等她们说说笑笑,你来我往的废话了一堆再行了一段路,流芳堂也到了。

“来了,来了,快去回夫人,五少夫人陪归德侯府的长公子夫人来了。”

“报,归德侯府长公子夫人到!”

“报,归德侯府长公子夫人到……”

声音扬长了而去,这报信的一声接一声,仆人没有奔跑,而是那站在当位的下人们一桩接一桩的接话报了下去。

这霍家气势,可见一斑。

侯府多年没落,在这真正屹立了百余年不倒的豪门望族前,差的何止是千里。

许双婉突然明白了她的长公子心里那些涛天的不甘来。

归德侯府的归德两字,何曾不是因为功勋至高而来,霍家是开国元帅,而开国那时,侯府那时是王公,那时是凌驾于霍家之上的。

而现今,仰人鼻息。

这日子,果如学问一样,如逆水行舟,不进则退。

许双婉对霍家没有轻忽之心,此时对霍家也没有嫉妒之情,反倒是突然生起了一股昂然的斗志来。

霍家能逆流而上,归德侯府,如何不能?

此前,霍家因那位霍莹姑娘对着她当面对侯府不敬的事,霍家没几日就来人给侯府赔礼道歉过,同时也送来了那位太子妃的妹妹霍莹姑娘被府里送去了庵堂带发修行,修心一年的消息。

那时,侯府尚还在弱势,霍家此举许双婉没单纯当这是霍家给他们侯府的交待,但也对霍家的此举有些佩服。

一个家族,不管如何,哪怕仅是在表面上不包庇家族子孙,那就说明这个家族还有警醒之心。

不像许家,子孙为恶,却当没发生过——这看着是眼前占了便宜,却不知这样的子孙留在家族,还是拿来当领头羊的话,这家基本就完了。

此时,这传府之声一声接一声传了下去,这要是哪家门户低的来见到了,都不知心中有多诧异。

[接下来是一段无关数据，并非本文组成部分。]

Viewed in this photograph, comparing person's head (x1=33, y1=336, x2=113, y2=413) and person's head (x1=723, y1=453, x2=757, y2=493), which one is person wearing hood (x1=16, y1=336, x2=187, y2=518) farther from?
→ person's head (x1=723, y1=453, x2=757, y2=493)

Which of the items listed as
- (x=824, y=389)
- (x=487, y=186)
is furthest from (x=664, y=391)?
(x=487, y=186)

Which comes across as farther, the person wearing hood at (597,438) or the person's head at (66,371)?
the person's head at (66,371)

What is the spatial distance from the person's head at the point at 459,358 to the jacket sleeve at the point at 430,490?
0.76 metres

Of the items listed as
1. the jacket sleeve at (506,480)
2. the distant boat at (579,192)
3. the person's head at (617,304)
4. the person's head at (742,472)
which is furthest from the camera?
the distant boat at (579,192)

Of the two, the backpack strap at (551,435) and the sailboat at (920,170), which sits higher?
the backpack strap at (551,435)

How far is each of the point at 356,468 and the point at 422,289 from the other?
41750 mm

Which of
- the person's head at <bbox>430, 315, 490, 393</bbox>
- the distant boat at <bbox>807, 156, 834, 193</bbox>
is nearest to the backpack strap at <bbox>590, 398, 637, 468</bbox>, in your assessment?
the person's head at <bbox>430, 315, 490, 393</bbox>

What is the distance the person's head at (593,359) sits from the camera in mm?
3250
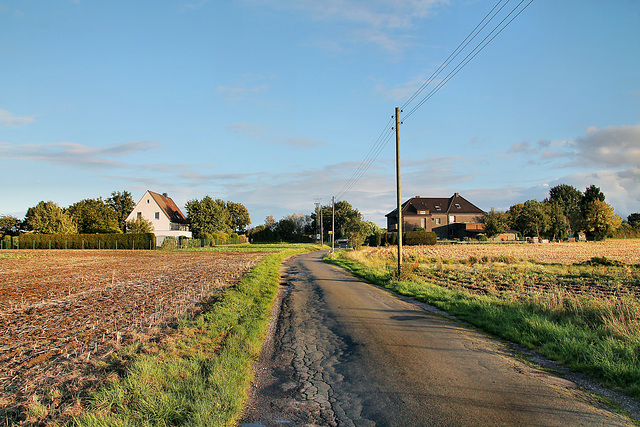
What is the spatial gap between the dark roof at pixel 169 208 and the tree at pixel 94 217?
9143 millimetres

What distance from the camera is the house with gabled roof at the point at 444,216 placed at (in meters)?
90.1

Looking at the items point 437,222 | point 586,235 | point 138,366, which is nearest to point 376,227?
point 437,222

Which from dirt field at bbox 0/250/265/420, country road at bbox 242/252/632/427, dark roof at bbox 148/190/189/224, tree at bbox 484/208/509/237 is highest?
dark roof at bbox 148/190/189/224

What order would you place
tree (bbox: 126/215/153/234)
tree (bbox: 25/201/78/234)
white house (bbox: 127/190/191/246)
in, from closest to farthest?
tree (bbox: 25/201/78/234) < tree (bbox: 126/215/153/234) < white house (bbox: 127/190/191/246)

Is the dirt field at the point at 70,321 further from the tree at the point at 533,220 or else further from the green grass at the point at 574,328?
the tree at the point at 533,220

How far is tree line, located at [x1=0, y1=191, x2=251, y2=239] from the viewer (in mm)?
68938

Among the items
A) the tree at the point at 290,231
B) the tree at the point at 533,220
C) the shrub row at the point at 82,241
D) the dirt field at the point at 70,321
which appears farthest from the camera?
the tree at the point at 290,231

好在,许双婉以前虽没见过此景,但她脸上笑容能万年不变,只要她想微笑起来,谁都无法从她脸上看出什么来。

她这等功夫,是她长年累月让自己练出来了,除了在她喜爱逗弄她的夫君面前时常被打乱外,尚还未在别处破功过。

见她面色不改,霍五少夫人脸上的笑也更真切了些,与她道:“快往里面走罢,宴席已经摆好了,就等你进去入座了。”

这人就是如此,你不怯场,气定悠闲些,哪怕穿戴只是得宜算不上华丽,也是会被人高看一眼——有些大家,锦衣玉食到末了反会反璞归真,衣饰只要得体舒适,反而不会太计较外饰。

一般人也看不出什么来。

但也只是看不出而已。

归德侯府的这位少夫人耳珠儿上戴的是赤红的凤血玉,此玉才经发现不过五六七年,现在经朝廷重兵把守,在平民之间根本无人可知,也就这内宫宫庭与贵族内苑之间,有那正当其位的人能得之,霍家的五少夫人眼厉,在半路上就发同了归德侯府这位少夫人耳上佩戴之物,再等这位少夫人一路与她不咸不淡而来,她这棋逢对手,岂止是高手了她一两眼,这时,她对这位少夫人都有些结交之心了。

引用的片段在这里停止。